Eulália - o tormento da infância

Ir para casa. Mas qual casa? Onde? Porque motivo regressaria? Onde é a minha casa? Existe ainda no mesmo lugar? 

Quanto tempo já passou? Quanto? Foi tanto assim, que quando regresso já não reconheço os mesmos lugares, as mesmas pessoas? As pessoas mudam... outras morrem. A morte vai acumulando cadáveres à minha volta como badaladas de alarme. 
Eu sei. 
Eu sei, a infância, a infância já acabou. Mas há mistérios que nos atormentam.

A ideia romântica da eternidade termina no dia do nosso primeiro funeral. Não damos logo por isso, demora algum tempo - talvez até anos. A eternidade morre no nosso primeiro funeral. 
Quando a minha memória o permite e vasculho no passado, aquele tempo indefinido em que era uma menina da aldeia por entre montanhas, lembro-me daquele ramo de flores cor-de-laranja. Lembro-me da minha mãe à porta da escola, lembro-me do quão inocente era para não ter percebido que aquelas flores, assim que me foram passadas para as mãos, cheiravam a morto.

Recordo ter subido a rua a pé com a minha mãe ao lado, bem vestida e penteada, de não perceber porque é que naquele dia eu tinha autorização para sair mais cedo da escola, porque é que ia à missa, porque é que a minha mãe estava tão bem vestida e porque é que eu levava aquelas flores. A minha mãe não me explicou nada. Houve muitas coisas que ficaram por explicar e que foram ficando em prateleiras emocionais disfuncionais, para um dia mais tarde perceber.

A D. Eulália fazia milhos com sardinhas. Ela comia com prazer e eu fingia que comia. Gostava de a ver sarandar na cozinha. Sempre que passava as tardes em sua casa, ela mostrava-me todos os compartimentos da casa, como se fosse a primeira vez que a visitava. Eu era muito pequena, mas tinha uma certeza - eramos amigas. A D. Eulália era vizinha dos meus pais, vivia sozinha desde que se reformara e enviuvara, não tinha amigos, não era muito de sair de casa. Olhando para trás, consigo perceber que também eu era solitária, como tu Eulália. Talvez pensasses que era eu que te estava a fazer um favor em ocupar os teus dias fazendo-te companhia. Mas hoje, olhando para trás, percebo que foste tu que me fizeste companhia durante a minha infância. Eu amava-te. Aquela criança com olhos de bicho do mato amava-te e levou-te flores cor-de-laranja no dia do teu funeral. Naquele dia, eu não sabia o que era a morte, mas percebia o que era o silêncio e a solidão.
Depois do teu funeral a tua casa ficou fechada muitos anos. A tua família nunca mais visitou a nossa aldeia no Verão. Eu eventualmente cresci e parti, deixando ficar para trás as montanhas e a nossa pequena aldeia no meio delas. A tua casa foi vendida. Fiquei contente, alguém ia poder percorrer os compartimentos da casa e mostra-los aos amigos. Talvez voltem a fazer milhos com sardinhas. 

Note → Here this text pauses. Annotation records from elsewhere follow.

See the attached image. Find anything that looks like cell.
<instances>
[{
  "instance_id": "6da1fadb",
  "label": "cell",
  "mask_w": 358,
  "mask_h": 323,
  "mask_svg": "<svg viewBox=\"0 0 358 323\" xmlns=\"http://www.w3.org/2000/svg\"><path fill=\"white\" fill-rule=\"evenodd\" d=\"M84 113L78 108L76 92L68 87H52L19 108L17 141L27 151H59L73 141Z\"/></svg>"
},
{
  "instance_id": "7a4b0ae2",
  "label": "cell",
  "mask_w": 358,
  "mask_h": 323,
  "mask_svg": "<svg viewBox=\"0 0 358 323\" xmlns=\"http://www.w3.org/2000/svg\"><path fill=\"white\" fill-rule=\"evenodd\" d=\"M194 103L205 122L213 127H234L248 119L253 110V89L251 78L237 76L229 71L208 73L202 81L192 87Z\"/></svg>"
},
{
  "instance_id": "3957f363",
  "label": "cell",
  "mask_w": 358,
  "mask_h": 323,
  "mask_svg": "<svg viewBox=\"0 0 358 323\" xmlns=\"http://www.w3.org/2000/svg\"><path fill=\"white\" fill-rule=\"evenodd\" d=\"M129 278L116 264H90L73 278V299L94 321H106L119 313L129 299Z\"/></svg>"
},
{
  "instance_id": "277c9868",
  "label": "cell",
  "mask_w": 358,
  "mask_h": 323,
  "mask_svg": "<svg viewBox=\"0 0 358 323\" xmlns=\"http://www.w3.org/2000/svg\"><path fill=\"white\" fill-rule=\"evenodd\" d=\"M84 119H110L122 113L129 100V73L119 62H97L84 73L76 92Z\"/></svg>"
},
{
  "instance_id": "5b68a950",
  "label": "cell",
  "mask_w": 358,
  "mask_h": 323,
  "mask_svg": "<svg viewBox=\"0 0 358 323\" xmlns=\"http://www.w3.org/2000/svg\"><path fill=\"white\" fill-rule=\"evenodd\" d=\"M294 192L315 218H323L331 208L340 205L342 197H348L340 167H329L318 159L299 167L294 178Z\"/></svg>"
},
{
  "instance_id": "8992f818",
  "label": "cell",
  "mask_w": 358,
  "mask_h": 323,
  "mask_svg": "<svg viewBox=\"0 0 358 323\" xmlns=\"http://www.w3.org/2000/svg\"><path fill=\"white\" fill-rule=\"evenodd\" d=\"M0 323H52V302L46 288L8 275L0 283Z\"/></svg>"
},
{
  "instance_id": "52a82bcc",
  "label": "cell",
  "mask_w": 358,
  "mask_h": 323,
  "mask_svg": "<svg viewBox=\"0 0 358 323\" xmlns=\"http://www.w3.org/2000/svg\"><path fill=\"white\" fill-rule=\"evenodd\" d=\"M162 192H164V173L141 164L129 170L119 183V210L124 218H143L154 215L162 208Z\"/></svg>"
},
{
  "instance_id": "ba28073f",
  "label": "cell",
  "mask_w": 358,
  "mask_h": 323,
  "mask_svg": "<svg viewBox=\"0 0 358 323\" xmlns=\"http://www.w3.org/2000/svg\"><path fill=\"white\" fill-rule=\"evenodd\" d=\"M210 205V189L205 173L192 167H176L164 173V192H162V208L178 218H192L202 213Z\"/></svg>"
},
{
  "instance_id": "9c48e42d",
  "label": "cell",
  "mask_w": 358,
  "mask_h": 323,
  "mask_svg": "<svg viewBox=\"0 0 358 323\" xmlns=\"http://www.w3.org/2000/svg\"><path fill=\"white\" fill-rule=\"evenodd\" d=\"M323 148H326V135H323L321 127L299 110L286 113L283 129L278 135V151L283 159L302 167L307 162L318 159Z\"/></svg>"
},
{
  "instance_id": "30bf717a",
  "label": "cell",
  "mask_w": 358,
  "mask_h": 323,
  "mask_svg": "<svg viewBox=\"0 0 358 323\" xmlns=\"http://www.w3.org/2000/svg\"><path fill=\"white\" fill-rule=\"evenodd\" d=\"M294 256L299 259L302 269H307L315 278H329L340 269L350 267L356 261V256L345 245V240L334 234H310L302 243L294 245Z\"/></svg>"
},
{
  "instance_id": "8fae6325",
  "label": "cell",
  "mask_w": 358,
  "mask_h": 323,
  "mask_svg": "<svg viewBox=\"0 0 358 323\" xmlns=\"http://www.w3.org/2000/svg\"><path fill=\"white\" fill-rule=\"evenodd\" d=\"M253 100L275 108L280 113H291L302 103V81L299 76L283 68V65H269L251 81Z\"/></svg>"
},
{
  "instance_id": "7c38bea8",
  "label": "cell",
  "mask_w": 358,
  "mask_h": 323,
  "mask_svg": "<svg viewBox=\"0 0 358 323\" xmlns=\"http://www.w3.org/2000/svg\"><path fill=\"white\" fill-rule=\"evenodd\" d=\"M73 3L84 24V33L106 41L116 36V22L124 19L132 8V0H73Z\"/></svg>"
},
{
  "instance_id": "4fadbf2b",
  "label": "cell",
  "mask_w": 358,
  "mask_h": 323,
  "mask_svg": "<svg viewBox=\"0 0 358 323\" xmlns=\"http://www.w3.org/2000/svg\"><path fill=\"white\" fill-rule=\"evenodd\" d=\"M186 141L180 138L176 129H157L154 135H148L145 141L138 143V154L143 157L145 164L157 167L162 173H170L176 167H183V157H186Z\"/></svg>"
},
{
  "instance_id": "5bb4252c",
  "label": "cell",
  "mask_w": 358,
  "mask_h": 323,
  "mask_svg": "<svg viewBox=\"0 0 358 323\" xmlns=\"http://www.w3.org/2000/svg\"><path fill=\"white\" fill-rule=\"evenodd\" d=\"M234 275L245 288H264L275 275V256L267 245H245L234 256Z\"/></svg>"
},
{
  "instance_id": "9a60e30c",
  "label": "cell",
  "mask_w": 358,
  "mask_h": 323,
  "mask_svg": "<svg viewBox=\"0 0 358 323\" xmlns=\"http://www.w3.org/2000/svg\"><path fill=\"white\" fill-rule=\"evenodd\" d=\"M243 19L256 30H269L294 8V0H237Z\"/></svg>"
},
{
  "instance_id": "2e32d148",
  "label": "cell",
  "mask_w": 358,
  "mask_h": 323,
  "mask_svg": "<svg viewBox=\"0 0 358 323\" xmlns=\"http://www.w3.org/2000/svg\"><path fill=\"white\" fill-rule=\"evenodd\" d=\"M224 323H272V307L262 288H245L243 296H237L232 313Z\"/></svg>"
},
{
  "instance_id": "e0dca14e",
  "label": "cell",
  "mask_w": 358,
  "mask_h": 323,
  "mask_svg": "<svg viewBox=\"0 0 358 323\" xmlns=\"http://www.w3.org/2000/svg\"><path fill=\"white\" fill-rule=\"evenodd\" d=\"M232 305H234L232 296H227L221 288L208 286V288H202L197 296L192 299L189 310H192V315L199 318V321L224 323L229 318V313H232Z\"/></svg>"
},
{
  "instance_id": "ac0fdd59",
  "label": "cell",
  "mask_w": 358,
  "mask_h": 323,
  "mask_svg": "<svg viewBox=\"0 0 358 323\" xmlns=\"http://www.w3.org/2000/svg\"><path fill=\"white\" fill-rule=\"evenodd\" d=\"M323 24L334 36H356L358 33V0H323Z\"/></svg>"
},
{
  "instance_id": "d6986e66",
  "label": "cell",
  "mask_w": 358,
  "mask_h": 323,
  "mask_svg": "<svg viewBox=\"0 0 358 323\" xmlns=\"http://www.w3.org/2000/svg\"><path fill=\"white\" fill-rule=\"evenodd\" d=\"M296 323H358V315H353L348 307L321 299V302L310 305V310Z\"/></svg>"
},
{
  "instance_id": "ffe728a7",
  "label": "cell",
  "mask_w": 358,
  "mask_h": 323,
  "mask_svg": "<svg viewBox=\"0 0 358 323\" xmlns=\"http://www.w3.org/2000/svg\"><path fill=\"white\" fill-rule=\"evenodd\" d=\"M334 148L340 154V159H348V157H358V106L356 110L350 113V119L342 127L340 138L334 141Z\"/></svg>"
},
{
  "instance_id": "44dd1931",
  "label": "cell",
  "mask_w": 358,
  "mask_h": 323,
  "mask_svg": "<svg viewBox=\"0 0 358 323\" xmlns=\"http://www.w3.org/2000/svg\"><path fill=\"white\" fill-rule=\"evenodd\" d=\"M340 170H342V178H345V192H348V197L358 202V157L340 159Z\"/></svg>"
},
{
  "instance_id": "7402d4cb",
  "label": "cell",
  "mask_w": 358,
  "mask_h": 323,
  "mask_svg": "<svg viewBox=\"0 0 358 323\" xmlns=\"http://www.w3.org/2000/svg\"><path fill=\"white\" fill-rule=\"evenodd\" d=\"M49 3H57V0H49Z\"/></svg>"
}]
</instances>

A ideia romântica da eternidade termina no dia do nosso primeiro funeral. Não damos logo por isso, demora algum tempo, talvez até anos. A eternidade morre no nosso primeiro funeral e o mais bizarro é que passamos o resto da vida a querer recuperar essa ilusão de que as coisas podem ser para sempre. A sensação de casa, o cheiro do Verão, as estrelas em Agosto, os amigos. Eu gostava de recuperar a fé em ramos de flor cor-de-laranja.